もう一度、あの迫力ある肉体を味わえると思うと、自然と顔がにやけてしまう。
(いかん、いかん)
と思うが、あの痴態を思い出すと笑みは止まらない。
だが、今は妻がいないのでよいが、妻の前では決してこんなだらしない顔をするわけにはいかない。
妻はセックスレスの問題以外、よき母親であり、よきパートナーである。
だから、家庭を壊すことは避けたい。
それは、きっと久美も同じだろう。
それに、何といっても長年、年の大半を右手で性欲処理してきた俺にようやくできたセックスフレンドを失うわけにはいかない。
その為にも妻の前では決し不倫を悟られるような素振りを見せてはならない。
そう自分を戒め、自宅のドアの前でスゥエットパンツの右ポケットに手をつっこんだ。
(あれっ?)
ポケットの中にあるはずのキーケースがない。左のポケットも探ったが、やはりない。もしかしたら、鍵をかけずに出かけたのかもしれないと思ってドアノブをまわしてみたが、しっかりと施錠されている。
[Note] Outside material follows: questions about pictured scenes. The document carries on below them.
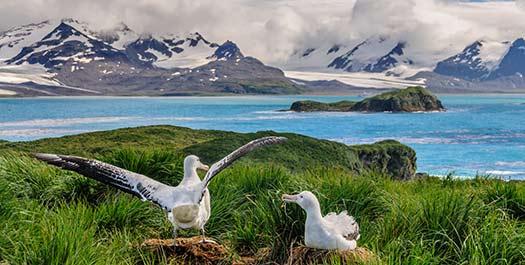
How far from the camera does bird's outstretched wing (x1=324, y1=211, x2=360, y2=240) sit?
6.43 m

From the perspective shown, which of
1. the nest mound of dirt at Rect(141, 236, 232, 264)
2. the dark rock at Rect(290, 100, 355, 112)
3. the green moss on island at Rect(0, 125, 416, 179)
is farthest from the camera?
Answer: the dark rock at Rect(290, 100, 355, 112)

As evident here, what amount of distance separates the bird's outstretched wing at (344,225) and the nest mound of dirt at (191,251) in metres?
1.40

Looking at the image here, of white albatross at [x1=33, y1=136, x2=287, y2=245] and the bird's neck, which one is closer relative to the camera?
white albatross at [x1=33, y1=136, x2=287, y2=245]

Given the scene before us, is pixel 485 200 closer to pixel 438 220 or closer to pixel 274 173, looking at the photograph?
pixel 438 220

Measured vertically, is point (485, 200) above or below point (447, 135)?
above

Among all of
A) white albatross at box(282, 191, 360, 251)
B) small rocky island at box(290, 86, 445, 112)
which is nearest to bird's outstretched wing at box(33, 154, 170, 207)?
white albatross at box(282, 191, 360, 251)

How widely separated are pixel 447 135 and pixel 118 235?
69.9 metres

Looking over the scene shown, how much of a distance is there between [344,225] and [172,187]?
1949 mm

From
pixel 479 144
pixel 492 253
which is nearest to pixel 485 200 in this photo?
pixel 492 253

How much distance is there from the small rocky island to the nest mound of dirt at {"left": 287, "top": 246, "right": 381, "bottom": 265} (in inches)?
4582

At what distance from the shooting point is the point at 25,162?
→ 36.0ft

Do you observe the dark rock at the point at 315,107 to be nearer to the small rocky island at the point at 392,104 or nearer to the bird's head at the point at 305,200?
the small rocky island at the point at 392,104

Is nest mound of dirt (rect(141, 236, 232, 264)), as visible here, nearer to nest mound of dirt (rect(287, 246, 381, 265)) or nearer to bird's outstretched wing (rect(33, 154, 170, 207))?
bird's outstretched wing (rect(33, 154, 170, 207))

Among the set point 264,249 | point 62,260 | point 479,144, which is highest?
point 62,260
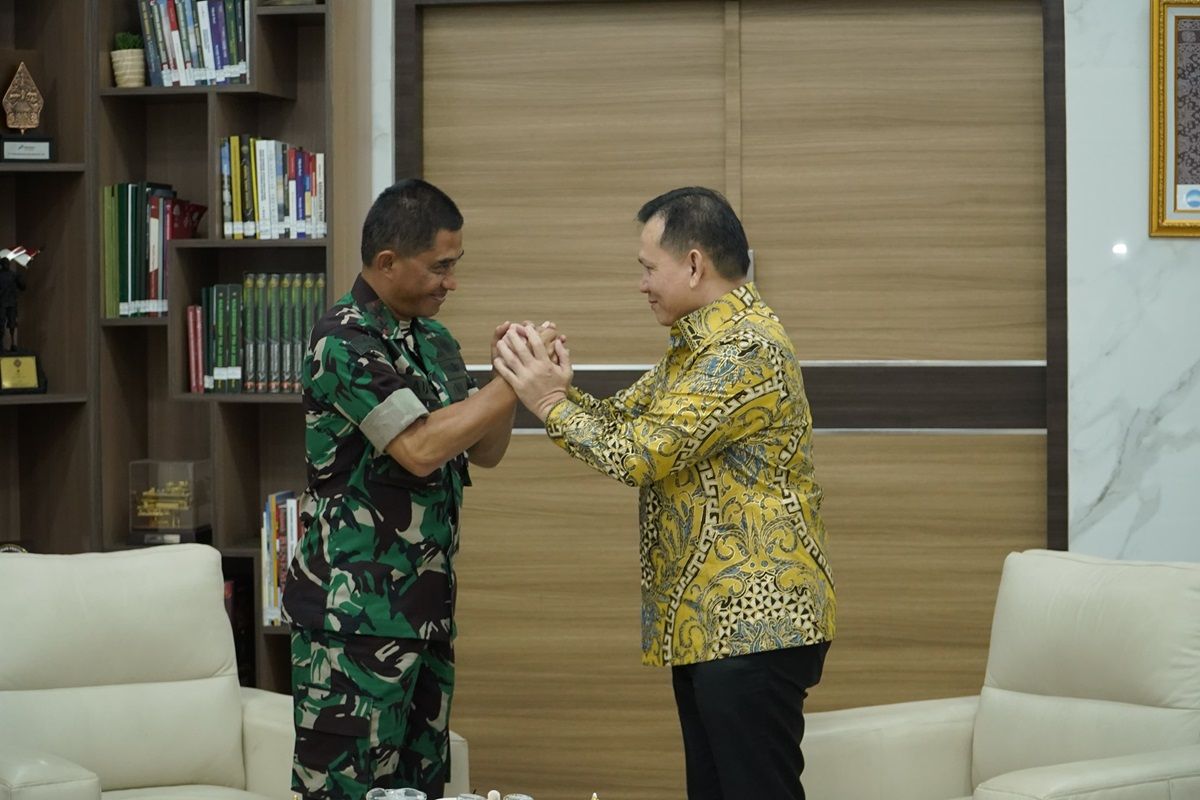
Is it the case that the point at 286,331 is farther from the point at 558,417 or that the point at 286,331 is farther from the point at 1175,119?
the point at 1175,119

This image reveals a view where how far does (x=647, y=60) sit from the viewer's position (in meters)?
3.97

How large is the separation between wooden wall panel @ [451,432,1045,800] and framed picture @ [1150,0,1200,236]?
727 mm

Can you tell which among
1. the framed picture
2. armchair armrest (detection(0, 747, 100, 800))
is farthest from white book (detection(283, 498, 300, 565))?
the framed picture

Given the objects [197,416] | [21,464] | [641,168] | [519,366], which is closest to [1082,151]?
[641,168]

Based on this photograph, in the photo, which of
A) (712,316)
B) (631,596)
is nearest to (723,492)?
(712,316)

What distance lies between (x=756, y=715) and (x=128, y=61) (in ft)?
8.58

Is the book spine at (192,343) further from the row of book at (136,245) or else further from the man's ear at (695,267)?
the man's ear at (695,267)

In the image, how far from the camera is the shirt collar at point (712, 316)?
226cm

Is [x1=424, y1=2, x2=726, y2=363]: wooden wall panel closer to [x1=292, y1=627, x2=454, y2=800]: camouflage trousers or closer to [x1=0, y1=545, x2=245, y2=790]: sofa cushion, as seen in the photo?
[x1=0, y1=545, x2=245, y2=790]: sofa cushion

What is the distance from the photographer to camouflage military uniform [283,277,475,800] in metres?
2.27

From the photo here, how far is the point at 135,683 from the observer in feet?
9.60

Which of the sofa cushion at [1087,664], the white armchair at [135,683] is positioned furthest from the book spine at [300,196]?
the sofa cushion at [1087,664]

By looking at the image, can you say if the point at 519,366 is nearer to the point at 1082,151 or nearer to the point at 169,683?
the point at 169,683

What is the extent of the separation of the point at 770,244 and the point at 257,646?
1820mm
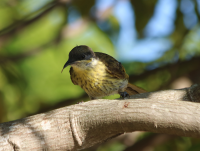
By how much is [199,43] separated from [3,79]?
10.9 ft

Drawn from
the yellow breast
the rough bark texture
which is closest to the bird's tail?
the yellow breast

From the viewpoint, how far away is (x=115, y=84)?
369 cm

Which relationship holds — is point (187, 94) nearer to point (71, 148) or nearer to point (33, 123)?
point (71, 148)

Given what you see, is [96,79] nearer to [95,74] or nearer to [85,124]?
[95,74]

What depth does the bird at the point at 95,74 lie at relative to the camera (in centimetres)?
358

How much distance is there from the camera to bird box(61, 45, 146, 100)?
141 inches

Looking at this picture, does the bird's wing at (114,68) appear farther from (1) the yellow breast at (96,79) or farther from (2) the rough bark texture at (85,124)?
(2) the rough bark texture at (85,124)

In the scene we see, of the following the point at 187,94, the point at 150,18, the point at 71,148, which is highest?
the point at 150,18

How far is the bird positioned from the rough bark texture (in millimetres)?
940

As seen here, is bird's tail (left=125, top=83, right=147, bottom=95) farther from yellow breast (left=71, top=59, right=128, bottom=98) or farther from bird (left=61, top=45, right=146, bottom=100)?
yellow breast (left=71, top=59, right=128, bottom=98)

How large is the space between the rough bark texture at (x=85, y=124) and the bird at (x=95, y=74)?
0.94m

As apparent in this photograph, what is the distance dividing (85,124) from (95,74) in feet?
3.80

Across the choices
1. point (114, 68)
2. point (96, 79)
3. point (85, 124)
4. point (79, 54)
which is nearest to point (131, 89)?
point (114, 68)

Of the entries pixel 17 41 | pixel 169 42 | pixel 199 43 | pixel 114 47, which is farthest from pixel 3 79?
pixel 199 43
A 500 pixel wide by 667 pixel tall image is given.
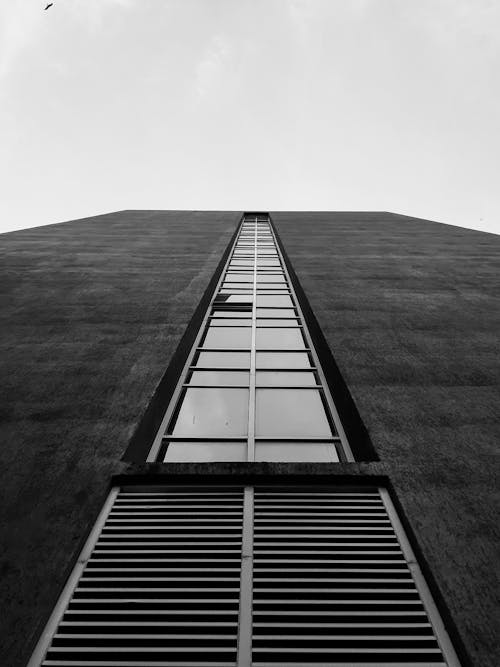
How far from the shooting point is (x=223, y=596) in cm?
311

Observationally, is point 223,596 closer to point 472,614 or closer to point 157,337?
point 472,614

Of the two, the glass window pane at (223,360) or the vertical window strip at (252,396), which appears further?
the glass window pane at (223,360)

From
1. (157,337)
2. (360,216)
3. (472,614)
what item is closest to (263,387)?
(157,337)

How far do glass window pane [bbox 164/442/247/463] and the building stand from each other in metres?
0.03

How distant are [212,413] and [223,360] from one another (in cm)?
172

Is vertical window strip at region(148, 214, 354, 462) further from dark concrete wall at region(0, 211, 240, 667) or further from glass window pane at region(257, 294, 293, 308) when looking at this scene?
dark concrete wall at region(0, 211, 240, 667)

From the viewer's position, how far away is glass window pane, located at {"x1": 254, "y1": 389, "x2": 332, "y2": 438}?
17.2ft

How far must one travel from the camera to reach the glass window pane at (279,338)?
25.5ft

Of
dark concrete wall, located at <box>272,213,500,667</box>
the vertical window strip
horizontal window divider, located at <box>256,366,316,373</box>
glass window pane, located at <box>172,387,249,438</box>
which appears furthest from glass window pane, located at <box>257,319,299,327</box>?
glass window pane, located at <box>172,387,249,438</box>

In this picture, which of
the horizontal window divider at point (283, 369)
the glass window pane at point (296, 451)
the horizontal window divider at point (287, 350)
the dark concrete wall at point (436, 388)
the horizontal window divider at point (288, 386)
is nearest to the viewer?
the dark concrete wall at point (436, 388)

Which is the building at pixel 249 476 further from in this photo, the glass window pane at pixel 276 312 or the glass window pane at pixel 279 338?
the glass window pane at pixel 276 312

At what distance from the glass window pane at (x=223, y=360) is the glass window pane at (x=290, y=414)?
1.02m

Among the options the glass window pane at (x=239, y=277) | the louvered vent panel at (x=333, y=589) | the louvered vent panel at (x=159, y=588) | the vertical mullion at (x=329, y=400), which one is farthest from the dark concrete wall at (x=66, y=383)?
the vertical mullion at (x=329, y=400)

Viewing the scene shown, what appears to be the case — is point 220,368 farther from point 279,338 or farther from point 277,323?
point 277,323
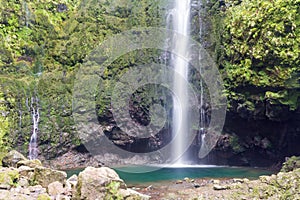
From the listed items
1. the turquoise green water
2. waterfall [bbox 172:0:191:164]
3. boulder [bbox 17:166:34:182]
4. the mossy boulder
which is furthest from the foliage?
boulder [bbox 17:166:34:182]

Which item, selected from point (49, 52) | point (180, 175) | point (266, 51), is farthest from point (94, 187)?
point (49, 52)

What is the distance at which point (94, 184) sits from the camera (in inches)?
268

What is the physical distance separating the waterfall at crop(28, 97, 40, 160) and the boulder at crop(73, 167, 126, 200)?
12.6 meters

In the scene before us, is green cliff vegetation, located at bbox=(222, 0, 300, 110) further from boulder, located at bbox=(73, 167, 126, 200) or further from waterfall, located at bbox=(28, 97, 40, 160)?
waterfall, located at bbox=(28, 97, 40, 160)

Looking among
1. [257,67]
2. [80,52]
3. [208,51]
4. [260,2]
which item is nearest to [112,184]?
[257,67]

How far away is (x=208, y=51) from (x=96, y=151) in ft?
29.5

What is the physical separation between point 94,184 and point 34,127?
1318 centimetres

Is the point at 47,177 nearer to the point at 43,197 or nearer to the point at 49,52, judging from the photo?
the point at 43,197

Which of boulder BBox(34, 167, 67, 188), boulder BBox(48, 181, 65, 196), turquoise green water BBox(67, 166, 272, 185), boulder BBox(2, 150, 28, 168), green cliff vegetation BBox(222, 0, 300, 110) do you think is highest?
green cliff vegetation BBox(222, 0, 300, 110)

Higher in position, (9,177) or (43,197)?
(9,177)

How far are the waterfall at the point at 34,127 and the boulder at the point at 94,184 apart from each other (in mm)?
12600

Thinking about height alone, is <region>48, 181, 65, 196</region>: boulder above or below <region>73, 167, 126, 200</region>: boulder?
below

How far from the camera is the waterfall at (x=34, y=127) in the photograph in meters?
18.5

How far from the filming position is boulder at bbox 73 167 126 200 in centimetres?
675
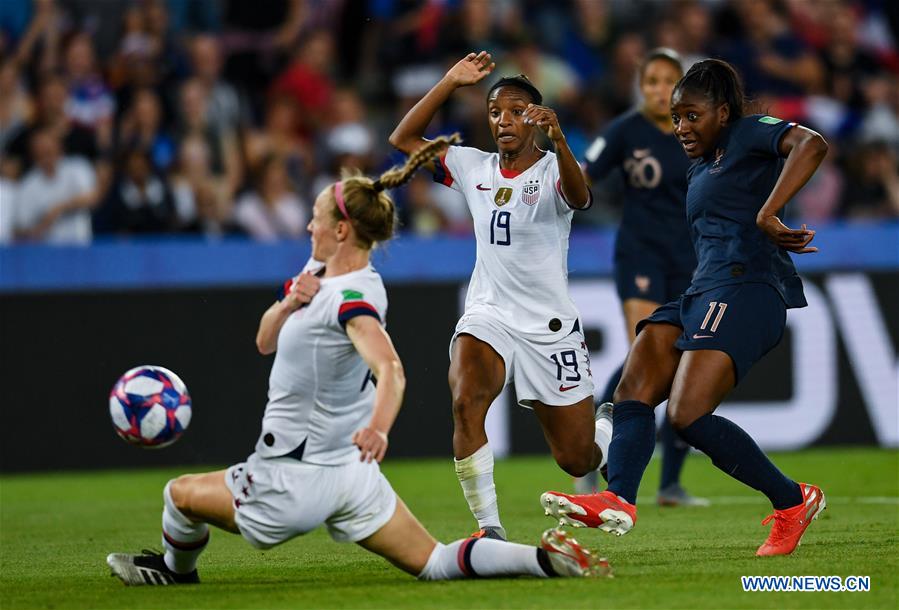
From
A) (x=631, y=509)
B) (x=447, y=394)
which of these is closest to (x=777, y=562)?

しかし慌てることはない。遠くに出掛けたのではない、隣に行っただけだ。
きっと、お隣の寝室でスゥエットパンツを脱いだ時にポケットから零れ落ちたのだろう。
俺は苦笑しながら、キーケースを取りに行くため自宅のドアへ背を向けた。
と、その時、エレベーターのドアが開く音が耳にはいり、慌ててアルコープの影に身を隠した。
別に隠れる必要はないのだろうが、隣の人妻といけない行為をしたということに、少なからず後ろめたさがあるのか身体が勝手に動いた。
各フロアにはエレベーターを降りて右に三つ、左に四つの計七つの住居がある。
ここは左側、エレベーターから数えて、久美の家が二件目、うちが三件目、そして、一番角の四件目がもう一人のオナペットである若妻の住まいだ。
つまり、若夫婦もしくは若夫婦への訪問者以外は俺の家の前を通過することは無いので、隅っこの家へ訪問者がこなければ、ここにこうして佇んでいても不審に思われることはない。
(こっちに来るなよ)
しかし、無情にも廊下を歩く足音は近づいてくる。
(松木さんの奥さん、みどりか……)
若妻、松木みどり、彼女の名前は、前に間違って郵便受けに入っていたカード会社の封書から知っている。
もし、ここを通過しても不審にも思われないように廊下に背を向けあたかも今から玄関を開けるような素振りをしながら息を潜めていると、足音が止まった。
背後を通過した気配はない。
どうやら、松木家への訪問者ではなく、久美の家への訪問者だったようだ。
とりあえず、ほっとしながら隣に意識を集中させた。